> **WORK INSTRUCTION**
Could you return all of the entries below exactly, minus the pictures?

=== RECORDED INFORMATION ===

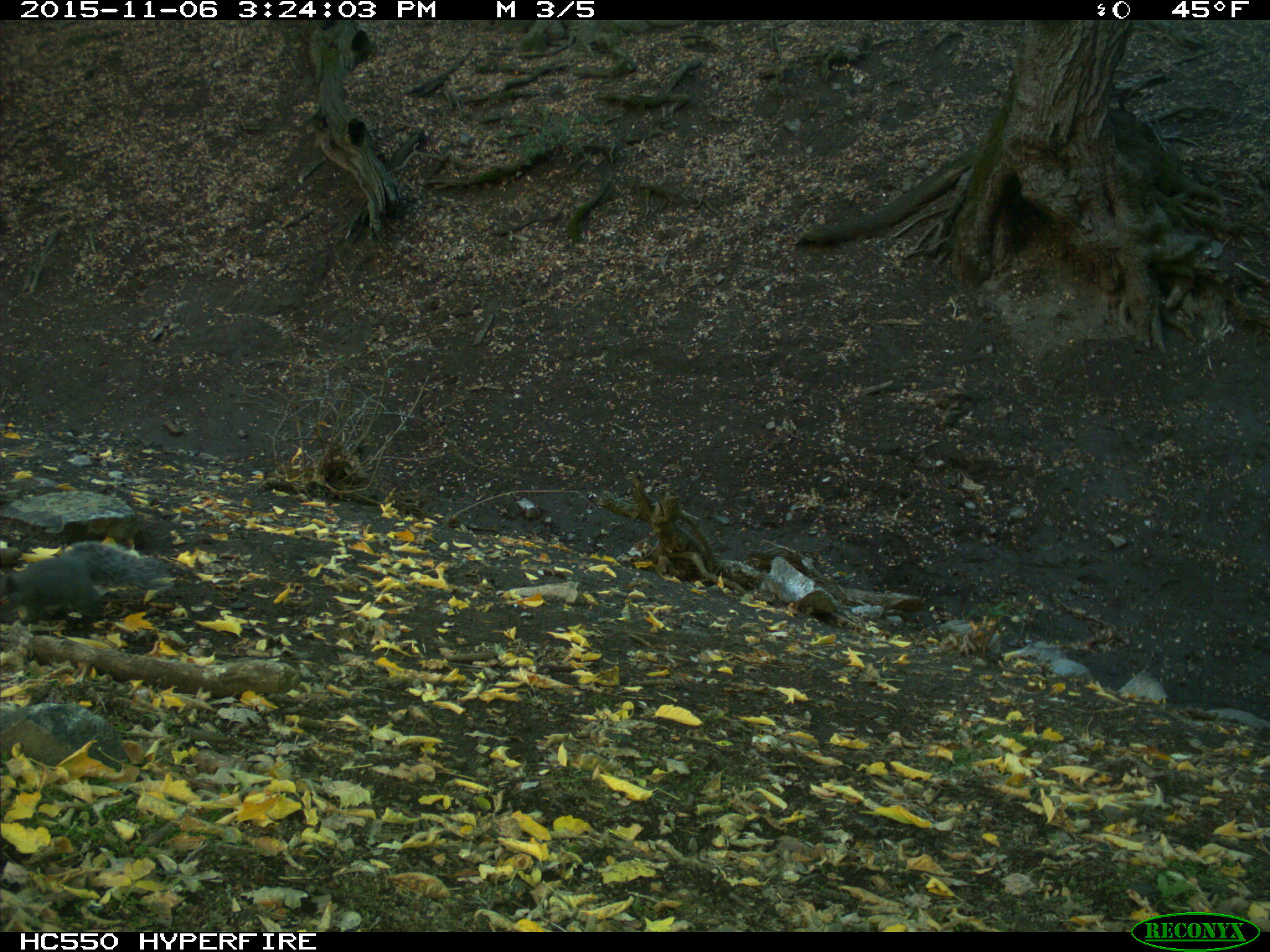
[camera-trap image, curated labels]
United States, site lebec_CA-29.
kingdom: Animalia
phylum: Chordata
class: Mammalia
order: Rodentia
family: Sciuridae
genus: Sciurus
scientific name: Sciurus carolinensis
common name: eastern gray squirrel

===

> **RESULT**
[camera-trap image, curated labels]
United States, site lebec_CA-29.
kingdom: Animalia
phylum: Chordata
class: Mammalia
order: Rodentia
family: Sciuridae
genus: Sciurus
scientific name: Sciurus carolinensis
common name: eastern gray squirrel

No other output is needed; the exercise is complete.